Haydn’s Moderato (1st movt from Sonata in G minor, Hob. XVI/44) (Grade 8)
The Sonata in G minor, Hob XVI/44 was composed in the early 1770s and is an example of the Empfindsamer Stil (sensitive style) developed by musicians and poets in 18th century Germany to express true and natural feelings. Sudden changes in mood are a feature of this style, and Haydn uses major and minor contrasts to express dark and light. The key of G minor is associated with sadness and tragedy.

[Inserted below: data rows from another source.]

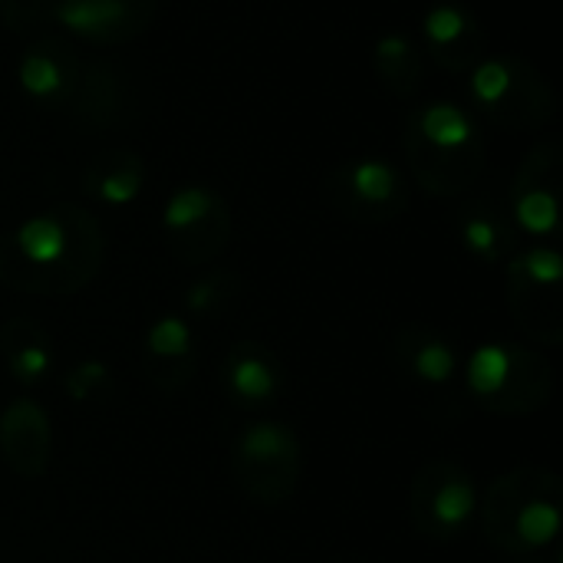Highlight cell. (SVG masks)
Masks as SVG:
<instances>
[{
    "mask_svg": "<svg viewBox=\"0 0 563 563\" xmlns=\"http://www.w3.org/2000/svg\"><path fill=\"white\" fill-rule=\"evenodd\" d=\"M3 23L10 33H16L23 40L53 36L56 0H3Z\"/></svg>",
    "mask_w": 563,
    "mask_h": 563,
    "instance_id": "obj_26",
    "label": "cell"
},
{
    "mask_svg": "<svg viewBox=\"0 0 563 563\" xmlns=\"http://www.w3.org/2000/svg\"><path fill=\"white\" fill-rule=\"evenodd\" d=\"M0 360L16 386L33 389L53 373V340L33 317H10L0 327Z\"/></svg>",
    "mask_w": 563,
    "mask_h": 563,
    "instance_id": "obj_21",
    "label": "cell"
},
{
    "mask_svg": "<svg viewBox=\"0 0 563 563\" xmlns=\"http://www.w3.org/2000/svg\"><path fill=\"white\" fill-rule=\"evenodd\" d=\"M106 261L99 218L79 205H53L0 234V287L30 297H73Z\"/></svg>",
    "mask_w": 563,
    "mask_h": 563,
    "instance_id": "obj_1",
    "label": "cell"
},
{
    "mask_svg": "<svg viewBox=\"0 0 563 563\" xmlns=\"http://www.w3.org/2000/svg\"><path fill=\"white\" fill-rule=\"evenodd\" d=\"M145 162L132 148H109L86 162L79 175V188L109 208H129L145 191Z\"/></svg>",
    "mask_w": 563,
    "mask_h": 563,
    "instance_id": "obj_20",
    "label": "cell"
},
{
    "mask_svg": "<svg viewBox=\"0 0 563 563\" xmlns=\"http://www.w3.org/2000/svg\"><path fill=\"white\" fill-rule=\"evenodd\" d=\"M422 49L445 73H472L485 56V30L468 7L442 0L422 16Z\"/></svg>",
    "mask_w": 563,
    "mask_h": 563,
    "instance_id": "obj_18",
    "label": "cell"
},
{
    "mask_svg": "<svg viewBox=\"0 0 563 563\" xmlns=\"http://www.w3.org/2000/svg\"><path fill=\"white\" fill-rule=\"evenodd\" d=\"M518 563H561V561H558V558H554V561H544V558H521Z\"/></svg>",
    "mask_w": 563,
    "mask_h": 563,
    "instance_id": "obj_27",
    "label": "cell"
},
{
    "mask_svg": "<svg viewBox=\"0 0 563 563\" xmlns=\"http://www.w3.org/2000/svg\"><path fill=\"white\" fill-rule=\"evenodd\" d=\"M505 271L508 310L534 346L563 343V257L558 247L538 244L515 251Z\"/></svg>",
    "mask_w": 563,
    "mask_h": 563,
    "instance_id": "obj_7",
    "label": "cell"
},
{
    "mask_svg": "<svg viewBox=\"0 0 563 563\" xmlns=\"http://www.w3.org/2000/svg\"><path fill=\"white\" fill-rule=\"evenodd\" d=\"M66 109L79 129H89V132L122 129L139 109L135 86L122 66L109 59H89L79 69V79Z\"/></svg>",
    "mask_w": 563,
    "mask_h": 563,
    "instance_id": "obj_13",
    "label": "cell"
},
{
    "mask_svg": "<svg viewBox=\"0 0 563 563\" xmlns=\"http://www.w3.org/2000/svg\"><path fill=\"white\" fill-rule=\"evenodd\" d=\"M0 459L16 478L26 482H36L49 472L53 422L36 399L16 396L0 409Z\"/></svg>",
    "mask_w": 563,
    "mask_h": 563,
    "instance_id": "obj_15",
    "label": "cell"
},
{
    "mask_svg": "<svg viewBox=\"0 0 563 563\" xmlns=\"http://www.w3.org/2000/svg\"><path fill=\"white\" fill-rule=\"evenodd\" d=\"M158 13V0H56V26L96 46L139 40Z\"/></svg>",
    "mask_w": 563,
    "mask_h": 563,
    "instance_id": "obj_14",
    "label": "cell"
},
{
    "mask_svg": "<svg viewBox=\"0 0 563 563\" xmlns=\"http://www.w3.org/2000/svg\"><path fill=\"white\" fill-rule=\"evenodd\" d=\"M79 69H82V59L73 49V43L53 33V36L30 40V46L20 56L16 79H20V89L33 102L49 106V109H66L76 89Z\"/></svg>",
    "mask_w": 563,
    "mask_h": 563,
    "instance_id": "obj_19",
    "label": "cell"
},
{
    "mask_svg": "<svg viewBox=\"0 0 563 563\" xmlns=\"http://www.w3.org/2000/svg\"><path fill=\"white\" fill-rule=\"evenodd\" d=\"M330 208L360 228L393 224L409 211V181L402 168L386 158L360 155L336 165L323 181Z\"/></svg>",
    "mask_w": 563,
    "mask_h": 563,
    "instance_id": "obj_9",
    "label": "cell"
},
{
    "mask_svg": "<svg viewBox=\"0 0 563 563\" xmlns=\"http://www.w3.org/2000/svg\"><path fill=\"white\" fill-rule=\"evenodd\" d=\"M468 96L478 112L508 132H538L558 115V92L528 59L511 53L482 56L468 76Z\"/></svg>",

This is one of a number of early sonatas Haydn intended for the harpsichord, which explains why there are no dynamic markings. The harpsichordist achieves colour, contrast and expression by other means; when playing this music on the piano we should feel free to avail ourselves of the resources of the piano by adding our own dynamics and pedalling in ways that are stylistically appropriate. Here are some suggestions. The sudden shift to B♭ minor (bar 9) needs a special colour; begin softly and open up the sound to the end of the phrase. A crescendo is natural in the ascending sequences (bars 15–17, etc) and implied from bar 46 as the texture thickens when voices enter one after the other. Pedal should never cover articulation markings or clarity of the part writing but we may use small dabs of pedal for colour and resonance (bar 10, 12, etc.). Pay close attention to Haydn’s articulation markings. Staccato wedges indicate detachment but notes should not be played very short; unmarked quavers may be detached. Play the second note of slurred pairs softer and slightly shorter.